Records from a dataset
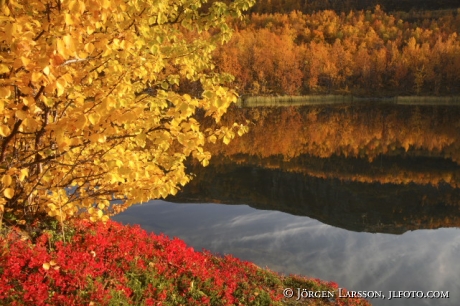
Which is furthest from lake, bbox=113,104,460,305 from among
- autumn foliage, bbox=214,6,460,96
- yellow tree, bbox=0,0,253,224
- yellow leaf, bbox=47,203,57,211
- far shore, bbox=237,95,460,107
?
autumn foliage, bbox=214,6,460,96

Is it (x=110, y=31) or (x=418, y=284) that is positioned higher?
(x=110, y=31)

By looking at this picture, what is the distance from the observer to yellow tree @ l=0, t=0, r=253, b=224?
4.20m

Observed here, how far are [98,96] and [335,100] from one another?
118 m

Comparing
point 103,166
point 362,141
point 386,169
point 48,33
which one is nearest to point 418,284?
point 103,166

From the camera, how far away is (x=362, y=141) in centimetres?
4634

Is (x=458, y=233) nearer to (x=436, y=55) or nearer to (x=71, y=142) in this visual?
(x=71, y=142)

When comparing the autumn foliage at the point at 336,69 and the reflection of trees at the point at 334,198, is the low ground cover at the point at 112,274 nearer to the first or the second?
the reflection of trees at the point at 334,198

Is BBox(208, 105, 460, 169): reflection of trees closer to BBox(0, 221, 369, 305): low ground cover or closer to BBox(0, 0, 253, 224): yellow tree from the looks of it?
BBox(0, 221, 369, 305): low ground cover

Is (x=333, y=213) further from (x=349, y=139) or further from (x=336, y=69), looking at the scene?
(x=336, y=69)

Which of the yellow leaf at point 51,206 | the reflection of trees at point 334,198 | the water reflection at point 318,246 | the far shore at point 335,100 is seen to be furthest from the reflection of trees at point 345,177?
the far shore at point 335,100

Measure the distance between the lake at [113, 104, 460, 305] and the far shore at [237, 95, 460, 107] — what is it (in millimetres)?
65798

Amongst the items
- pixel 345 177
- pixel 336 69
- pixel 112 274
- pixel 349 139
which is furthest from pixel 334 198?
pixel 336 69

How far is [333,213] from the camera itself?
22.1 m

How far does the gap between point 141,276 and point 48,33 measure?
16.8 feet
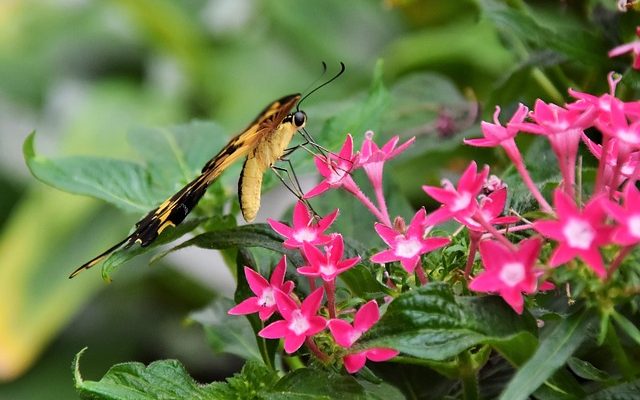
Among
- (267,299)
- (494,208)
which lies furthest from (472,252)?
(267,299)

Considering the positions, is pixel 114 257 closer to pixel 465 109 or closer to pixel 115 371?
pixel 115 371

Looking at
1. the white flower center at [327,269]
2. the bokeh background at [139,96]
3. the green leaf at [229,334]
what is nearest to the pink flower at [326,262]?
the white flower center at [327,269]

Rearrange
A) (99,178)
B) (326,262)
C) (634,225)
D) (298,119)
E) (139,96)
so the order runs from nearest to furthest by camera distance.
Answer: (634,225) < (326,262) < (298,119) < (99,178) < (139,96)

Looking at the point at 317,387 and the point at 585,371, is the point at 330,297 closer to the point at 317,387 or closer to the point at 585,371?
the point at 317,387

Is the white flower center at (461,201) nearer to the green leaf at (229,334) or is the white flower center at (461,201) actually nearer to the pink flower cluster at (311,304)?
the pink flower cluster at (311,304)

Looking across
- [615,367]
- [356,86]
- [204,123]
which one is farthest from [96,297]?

- What you will do
Return the lines above from the one with "Looking across" through the end of the records, reproducing them unchanged.

- Exercise solution
Looking across
- [615,367]
- [356,86]
- [204,123]
which one is farthest from [96,297]?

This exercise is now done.